Document source
»»

Pourtant, les réponses mêmes de Gallet, d’Echemann, et de Roche, qui ne pourraient pas « jurer qu’ils n’ont pas vu la dépêche italienne », éclairent encore cette pénombre[140].

Aussi bien, le document capital, décisif, qui devait surtout frapper ces officiers, qui attira « presque exclusivement » leur attention (Gallet, Echemann)[141], dont le souvenir leur est resté « très net » (Roche)[142], qui fera dire, deux ans plus tard, à Freystætter « que Dreyfus fut condamné pour avoir livré les plans de Nice[143] », c’est la pièce où la lettre D éclate comme la signature même du bordereau, qui confirme le passage du commentaire sur le voyage de Dreyfus dans les Alpes. L’espionnage y est pris sur le vif, la double trahison, au profit de l’Allemagne et de l’Italie. La pièce eût suffi à elle seule. Les autres pièces (la fausse dépêche, la lettre où il est question de Davignon) confirment seulement ce qu’elle révèle, la collaboration étroite de Panizzardi et de Schwarzkoppen, les rapports intimes du traître avec l’attaché italien.

La première impression en est saisissante pour chacun. Comme la trahison classique y paraît dans toute sa laideur, avec ses marchandages, l’avilissement de l’espion !

Il n’y a pas jusqu’à la forme vive, pittoresque, bizarre du billet, qui ne saisisse l’esprit et ne s’y grave.

Reprenez votre sang-froid, réfléchissez. Quelle vraisemblance y a-t-il que ce plat quémandeur, ce mendiant importun, soit un officier d’État-Major ? Ces douze plans directeurs, demandez quel en est le prix ? C’est pour six louis problématiques, marchandés, que Dreyfus s’en va dans une ambassade de la Triple Alliance !

Mais ces juges, ces soldats savent seulement de l’espionnage ce que la légende et Maurel leur en ont appris ; raisonnent-ils avec la raison positive ? À quoi ont-ils réfléchi ? Ont-ils songé, seulement un instant, à cette iniquité de juger un homme sur des charges qu’il ignore ? Qu’est-ce donc que la conscience d’un soldat ? Si vous ignorez ce Code, si précis, que vous allez appliquer, l’équité élémentaire ne vous dit-elle rien ? Plus que la vie, l’honneur d’un soldat est en cause. Vous, Gallet, vous, Freystætter, si l’on vous jugeait sur des charges inconnues ? Moi, un officier ! Lui, le juif, un traître !

««

Consigne 1
Répondez aux questions suivantes d'après l'extrait sur l'affaire Dreyfus :
(a) Selon l'extrait, qu'est-ce que le document capital fera dire à Freystætter deux ans plus tard ?
(b) Combien de plans directeurs sont évoqués ?
(c) Pour quelle somme Dreyfus se rendrait-il dans une ambassade de la Triple Alliance ?
L'extrait ci-dessus et le listing ne proviennent pas de la même source.

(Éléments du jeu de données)

»»

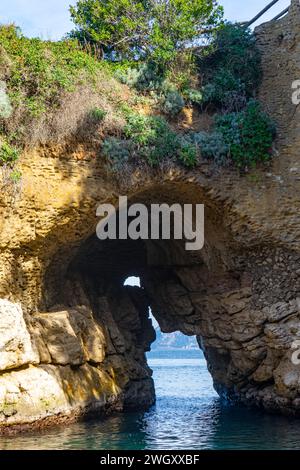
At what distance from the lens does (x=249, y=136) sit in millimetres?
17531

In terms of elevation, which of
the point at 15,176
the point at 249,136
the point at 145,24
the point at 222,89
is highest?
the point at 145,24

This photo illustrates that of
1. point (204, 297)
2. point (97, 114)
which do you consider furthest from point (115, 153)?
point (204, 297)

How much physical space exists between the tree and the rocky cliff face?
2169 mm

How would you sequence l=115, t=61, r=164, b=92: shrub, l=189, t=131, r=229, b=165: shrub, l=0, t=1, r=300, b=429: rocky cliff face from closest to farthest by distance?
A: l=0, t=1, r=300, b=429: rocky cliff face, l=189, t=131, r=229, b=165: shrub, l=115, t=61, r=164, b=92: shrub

««
»»

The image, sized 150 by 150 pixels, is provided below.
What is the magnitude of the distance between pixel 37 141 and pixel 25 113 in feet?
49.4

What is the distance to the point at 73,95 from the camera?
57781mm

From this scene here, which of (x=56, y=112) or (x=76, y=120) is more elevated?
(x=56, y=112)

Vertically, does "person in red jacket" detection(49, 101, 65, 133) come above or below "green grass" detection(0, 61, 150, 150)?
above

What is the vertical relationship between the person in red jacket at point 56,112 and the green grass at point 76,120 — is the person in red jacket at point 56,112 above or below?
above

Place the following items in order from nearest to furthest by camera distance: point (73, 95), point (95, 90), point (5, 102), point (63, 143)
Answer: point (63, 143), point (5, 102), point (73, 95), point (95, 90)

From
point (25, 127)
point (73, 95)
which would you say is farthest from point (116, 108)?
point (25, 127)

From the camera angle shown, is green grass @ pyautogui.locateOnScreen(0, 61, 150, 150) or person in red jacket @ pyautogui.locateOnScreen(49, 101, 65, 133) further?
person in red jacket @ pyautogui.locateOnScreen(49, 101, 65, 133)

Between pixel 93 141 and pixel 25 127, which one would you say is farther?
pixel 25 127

««

Consigne 2
Mettez à jour les lignes du listing comprises entre celle qui contient « This photo illustrates that of » et celle qui contient « A: l=0, t=1, r=300, b=429: rocky », incluses, en remplaçant « tree » par « pine ». Ne modifiez rien d'autre et ne redonnez que ces lignes.

Corrigé 1
(a) Il lui fera dire « que Dreyfus fut condamné pour avoir livré les plans de Nice ».
(b) Douze plans directeurs.
(c) Pour six louis.

Corrigé 2
This photo illustrates that of
1. point (204, 297)
2. point (97, 114)
which do you consider furthest from point (115, 153)?
point (204, 297)

How much physical space exists between the pine and the rocky cliff face?
2169 mm

How would you sequence l=115, t=61, r=164, b=92: shrub, l=189, t=131, r=229, b=165: shrub, l=0, t=1, r=300, b=429: rocky cliff face from closest to farthest by distance?
A: l=0, t=1, r=300, b=429: rocky cliff face, l=189, t=131, r=229, b=165: shrub, l=115, t=61, r=164, b=92: shrub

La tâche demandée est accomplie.